Items from a data source
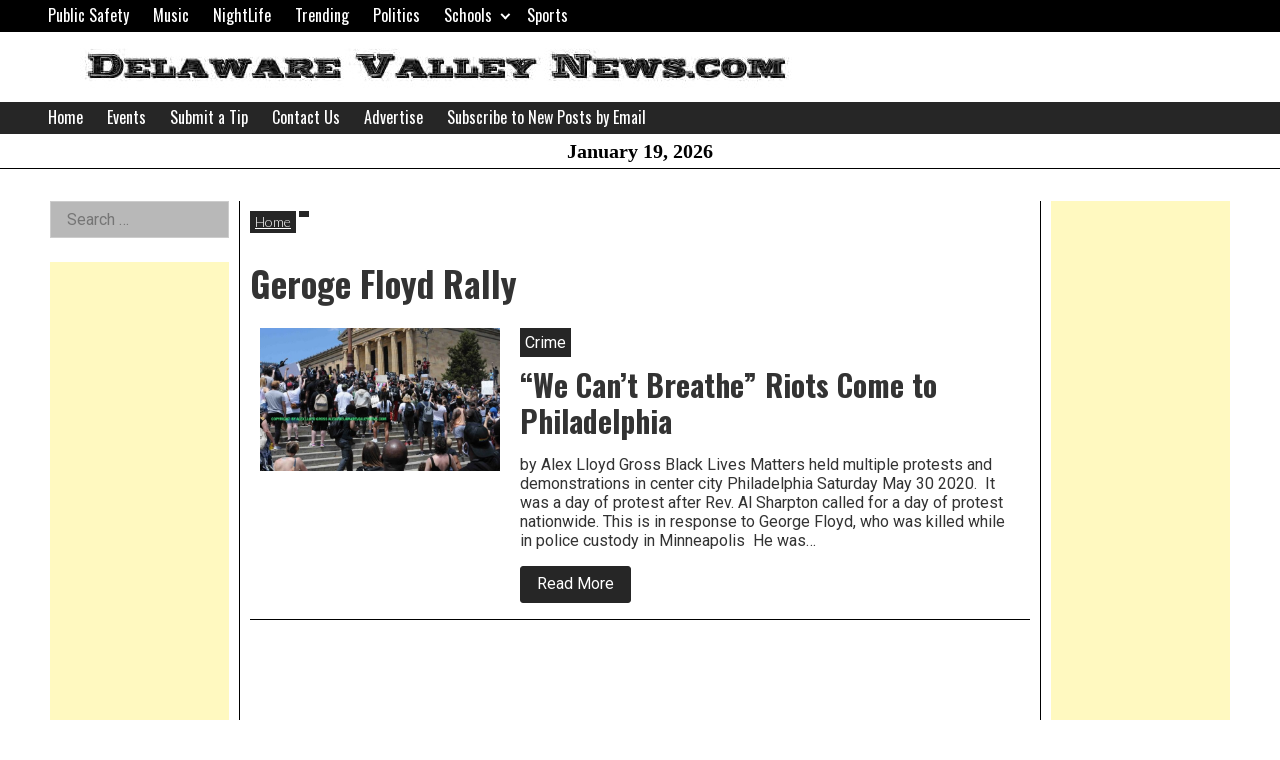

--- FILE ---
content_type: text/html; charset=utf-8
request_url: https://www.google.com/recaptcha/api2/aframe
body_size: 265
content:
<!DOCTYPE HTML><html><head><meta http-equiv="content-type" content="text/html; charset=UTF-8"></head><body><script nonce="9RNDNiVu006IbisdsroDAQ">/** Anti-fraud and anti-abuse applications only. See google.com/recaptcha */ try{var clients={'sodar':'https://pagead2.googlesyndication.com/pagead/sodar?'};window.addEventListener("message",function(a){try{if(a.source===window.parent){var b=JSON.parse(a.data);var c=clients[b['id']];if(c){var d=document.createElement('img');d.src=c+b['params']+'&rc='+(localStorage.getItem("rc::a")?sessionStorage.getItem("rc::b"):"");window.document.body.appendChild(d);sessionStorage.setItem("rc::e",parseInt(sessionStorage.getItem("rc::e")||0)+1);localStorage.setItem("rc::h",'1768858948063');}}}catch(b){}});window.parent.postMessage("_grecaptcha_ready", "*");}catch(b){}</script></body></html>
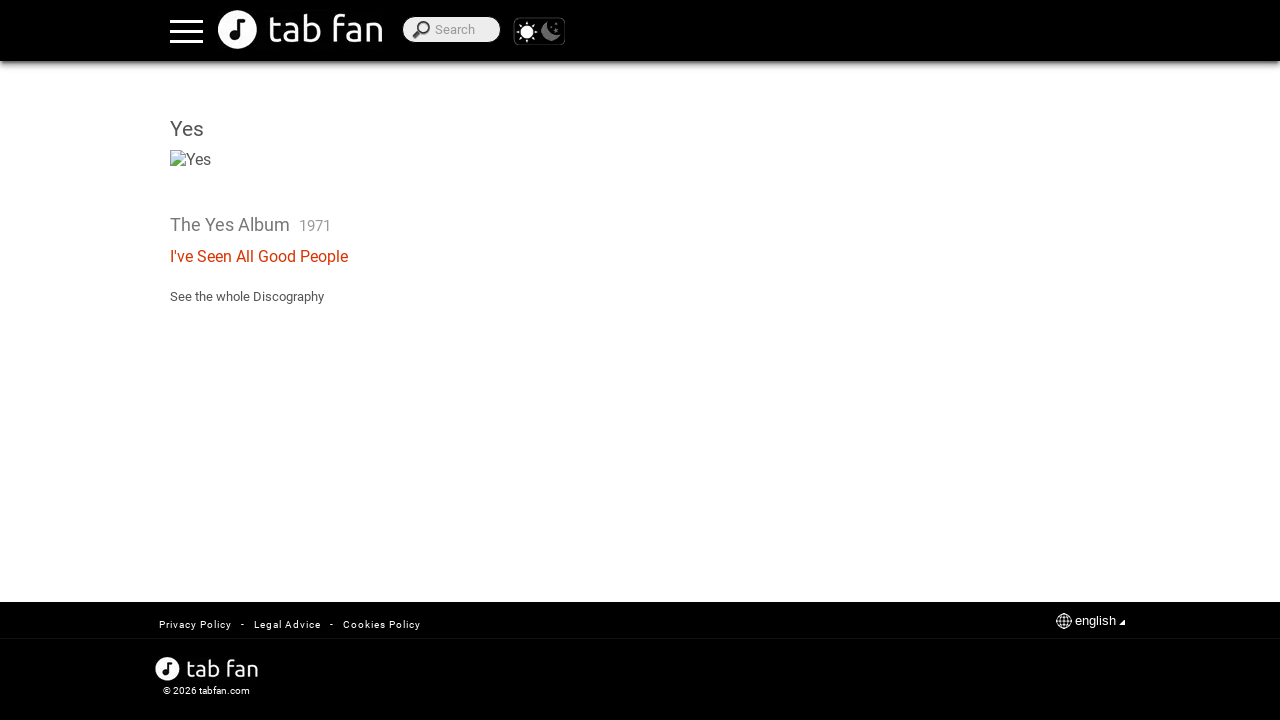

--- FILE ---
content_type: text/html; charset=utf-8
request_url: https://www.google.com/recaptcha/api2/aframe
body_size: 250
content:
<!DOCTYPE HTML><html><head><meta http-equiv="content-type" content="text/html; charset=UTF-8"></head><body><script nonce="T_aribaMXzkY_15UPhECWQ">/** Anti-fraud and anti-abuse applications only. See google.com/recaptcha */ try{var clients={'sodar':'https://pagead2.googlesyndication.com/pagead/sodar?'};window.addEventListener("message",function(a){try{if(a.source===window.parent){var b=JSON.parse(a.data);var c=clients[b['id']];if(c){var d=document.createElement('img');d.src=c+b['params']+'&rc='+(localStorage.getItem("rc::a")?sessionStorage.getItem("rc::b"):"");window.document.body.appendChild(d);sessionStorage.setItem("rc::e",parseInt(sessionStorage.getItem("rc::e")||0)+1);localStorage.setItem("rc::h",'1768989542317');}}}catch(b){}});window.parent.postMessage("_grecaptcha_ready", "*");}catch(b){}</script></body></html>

==

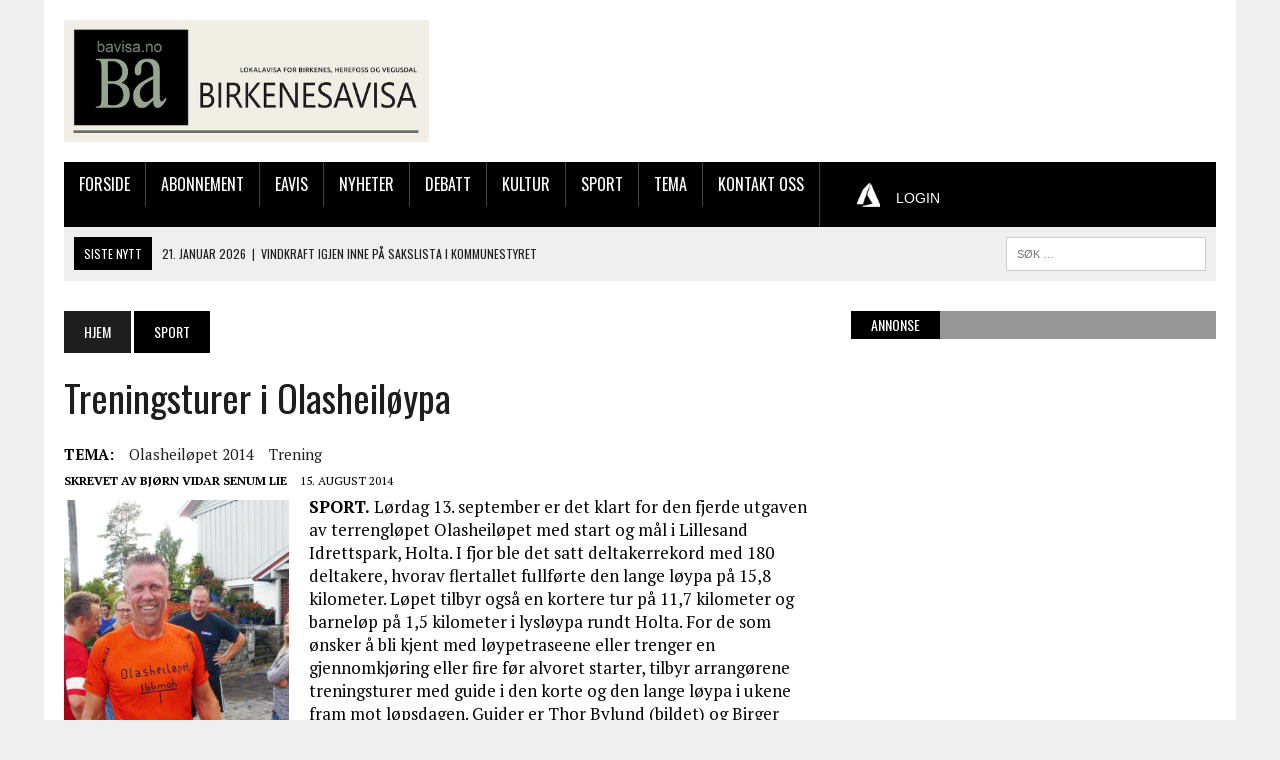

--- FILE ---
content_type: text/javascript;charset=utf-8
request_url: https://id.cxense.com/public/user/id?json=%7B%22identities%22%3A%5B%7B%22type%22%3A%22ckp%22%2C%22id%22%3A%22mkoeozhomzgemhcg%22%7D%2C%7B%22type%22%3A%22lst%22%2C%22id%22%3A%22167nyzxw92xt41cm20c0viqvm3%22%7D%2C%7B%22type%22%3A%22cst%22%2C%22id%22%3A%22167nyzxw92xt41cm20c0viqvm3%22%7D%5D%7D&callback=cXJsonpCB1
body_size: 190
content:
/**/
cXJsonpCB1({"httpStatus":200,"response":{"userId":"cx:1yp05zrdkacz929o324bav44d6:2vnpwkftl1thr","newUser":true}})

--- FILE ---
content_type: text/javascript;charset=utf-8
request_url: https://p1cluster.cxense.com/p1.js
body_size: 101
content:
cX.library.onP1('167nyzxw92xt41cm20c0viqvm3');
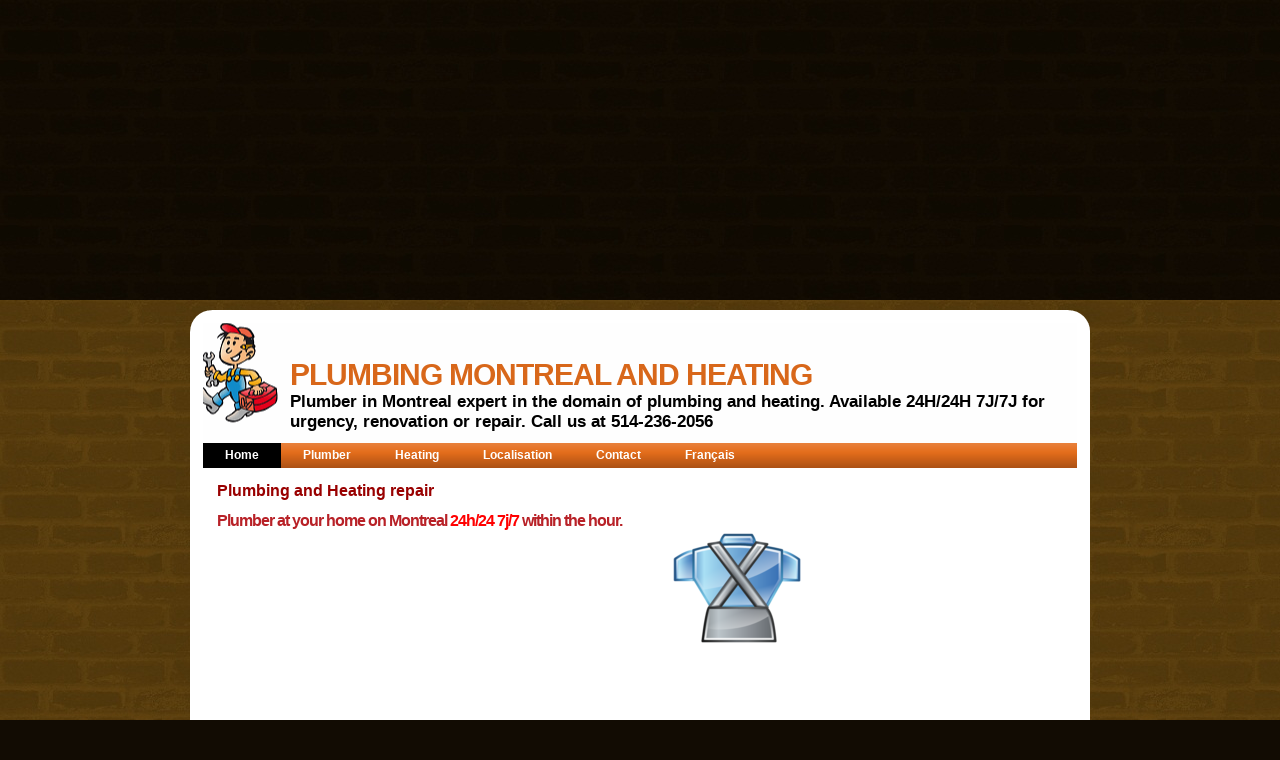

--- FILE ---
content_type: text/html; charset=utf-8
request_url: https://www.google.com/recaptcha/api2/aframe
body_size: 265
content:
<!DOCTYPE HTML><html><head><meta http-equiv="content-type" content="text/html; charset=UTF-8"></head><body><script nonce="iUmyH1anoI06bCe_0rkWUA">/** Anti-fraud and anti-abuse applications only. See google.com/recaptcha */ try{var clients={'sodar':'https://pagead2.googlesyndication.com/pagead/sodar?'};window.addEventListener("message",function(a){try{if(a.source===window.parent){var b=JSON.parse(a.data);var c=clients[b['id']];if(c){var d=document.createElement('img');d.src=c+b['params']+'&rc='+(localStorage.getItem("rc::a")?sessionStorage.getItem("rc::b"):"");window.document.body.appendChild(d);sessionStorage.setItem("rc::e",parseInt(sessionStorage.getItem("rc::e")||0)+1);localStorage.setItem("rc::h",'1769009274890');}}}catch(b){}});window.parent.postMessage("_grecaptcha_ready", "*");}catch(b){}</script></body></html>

--

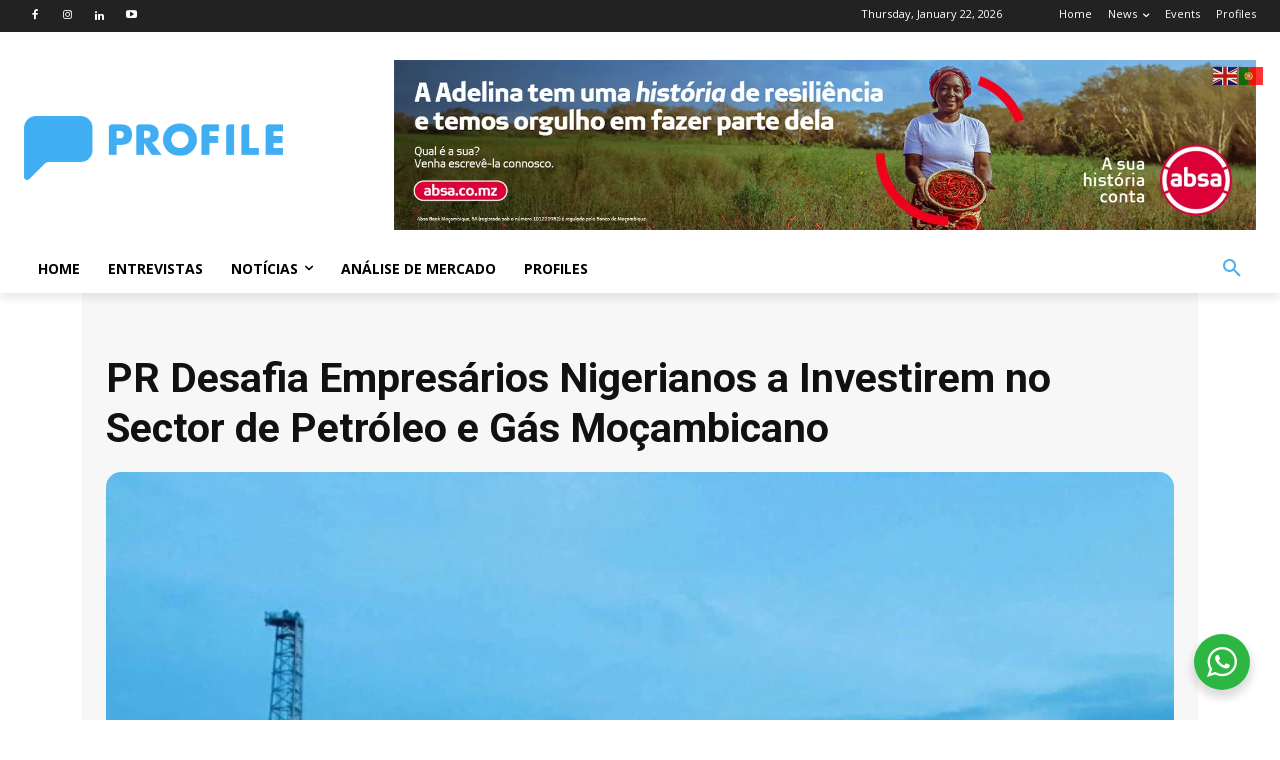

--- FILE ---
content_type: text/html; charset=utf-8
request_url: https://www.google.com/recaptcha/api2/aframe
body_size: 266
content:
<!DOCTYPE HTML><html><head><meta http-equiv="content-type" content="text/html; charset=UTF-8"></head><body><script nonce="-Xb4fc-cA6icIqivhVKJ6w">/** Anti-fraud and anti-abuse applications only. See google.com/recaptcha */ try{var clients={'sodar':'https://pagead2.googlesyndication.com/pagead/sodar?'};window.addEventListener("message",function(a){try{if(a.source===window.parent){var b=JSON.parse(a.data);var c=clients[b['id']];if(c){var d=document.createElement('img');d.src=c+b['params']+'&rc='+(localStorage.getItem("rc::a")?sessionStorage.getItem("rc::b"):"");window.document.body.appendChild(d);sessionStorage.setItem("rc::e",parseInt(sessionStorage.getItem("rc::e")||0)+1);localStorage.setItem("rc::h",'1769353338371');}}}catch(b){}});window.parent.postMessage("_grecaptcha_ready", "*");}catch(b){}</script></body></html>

### Your assignment
Reply with a lone number, the count of lines in the data that include the string "cxense".

### Answer box
2